The exact role of SOM interneurons in maintaining aperiodic spatial firing fields remains to be determined, but the organization of connections between SOM interneurons and medial entorhinal principal cells provides some initial hints. SOM interneurons have axonal bundles that ramify between clusters of stellate cells and distribute widely among principal-cell dendrites in layer I (Fuchs et al., 2016). Like SOM interneurons in other cortical regions (Freund and Buzsáki, 1996, Rudy et al., 2011, Urban-Ciecko and Barth, 2016), SOM cells may primarily target the dendrites, and not the soma, of principal cells in the MEC. This puts them in a position to selectively gate subdomains of the input to the target neurons, distinguishing them from the PV cells, which—with their perisomatic projection patterns—mostly control firing in an all-or-none manner. Furthermore, by targeting selected dendritic inputs, SOM cells may play a more prominent role in experience-dependent plasticity in the MEC circuit. The strong facilitation exhibited by SOM interneurons in other systems (Ali and Thomson, 1998, Reyes et al., 1998, Losonczy et al., 2002) points to a possible contribution to frequency-dependent synaptic modification.

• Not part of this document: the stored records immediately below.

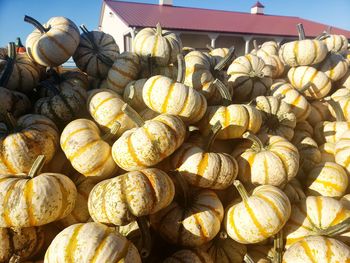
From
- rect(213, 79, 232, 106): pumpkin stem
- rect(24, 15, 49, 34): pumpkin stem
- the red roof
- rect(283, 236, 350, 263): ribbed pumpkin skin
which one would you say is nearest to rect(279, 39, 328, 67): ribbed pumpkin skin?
rect(213, 79, 232, 106): pumpkin stem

It will remain for future studies to determine which parameters of experience are encoded by the aperiodic cells, whether these cells consist of subclasses with distinct functions, whether some or all of them are modulated by SOM interneurons, and finally how the SOM-cell network interacts with the PV-cell-controlled grid-cell system to enable dynamic spatial representation and navigation.
STAR★Methods
Key Resources Table
REAGENT or RESOURCE | SOURCE | IDENTIFIER |
---|---|---|
Antibodies | ||
Rabbit monoclonal anti-NeuN | Abcam | Cat# ab177487; RRID: AB_2532109 |
Chicken polyclonal anti-GFP | Abcam | Cat# ab13970; RRID: AB_300798 |
Rabbit polyclonal anti-Parvalbumin | Abcam | Cat# ab11427; RRID: AB_298032 |
Goat polyclonal anti-Somatostatin | Santa Cruz | Cat# SC-7819; RRID: AB_2302603 |
Donkey Anti-Rabbit IgG H&L (Alexa Fluor® 555) | Abcam | Cat# ab150074; RRID: AB_2636997 |
Goat Anti-Chicken IgY H&L (Alexa Fluor® 488) | Abcam | Cat# ab150169; RRID: AB_2636803 |
Donkey Anti-Goat IgG H&L (Alexa Fluor® 555) | Abcam | Cat# ab150134 |
Donkey Anti-Goat IgG H&L (Alexa Fluor® 488) | Abcam | Cat# ab150129; RRID: AB_2687506 |
Bacterial and Virus Strains | ||
AAV8-hSyn-DIO-hM4D-mCitrine | University of North Carolina at Chapel Hill (UNC)’s gene therapy center | NaN |
AAV8-hSyn-DIO-mCitrine | University of North Carolina at Chapel Hill (UNC)’s gene therapy center | NaN |
Chemicals, Peptides, and Recombinant Proteins | ||
Paraformaldehyde | Sigma | 158127-500G |
Cresyl Violet acetate | Sigma | C5042 |
Goat serum | DAKO | X090710-8 |
4′,6′-diamidino-2-phenylindole (DAPI)-containing Vectashield mounting medium | Vector Laboratories | H-1200 |
Clozapine N-oxide | Enzolifesciences | BML-NS105-0025 |
Experimental Models: Organisms/Strains | ||
Mouse: B6;129P2-Pvalbtm1(cre)Arbr/J | The Jackson Laboratory | JAX: 008069 |
Mouse: B6N.Cg-Ssttm2.1(cre)Zjh/J | The Jackson Laboratory | JAX: 013044 |
Mouse: C57BL/6 | Charles River | NaN |
Contact for Reagent and Resource Sharing
Further information and requests for resources and reagents should be directed to and will be fulfilled by the Lead Contact, Edvard I. Moser (edvard.moser@ntnu.no).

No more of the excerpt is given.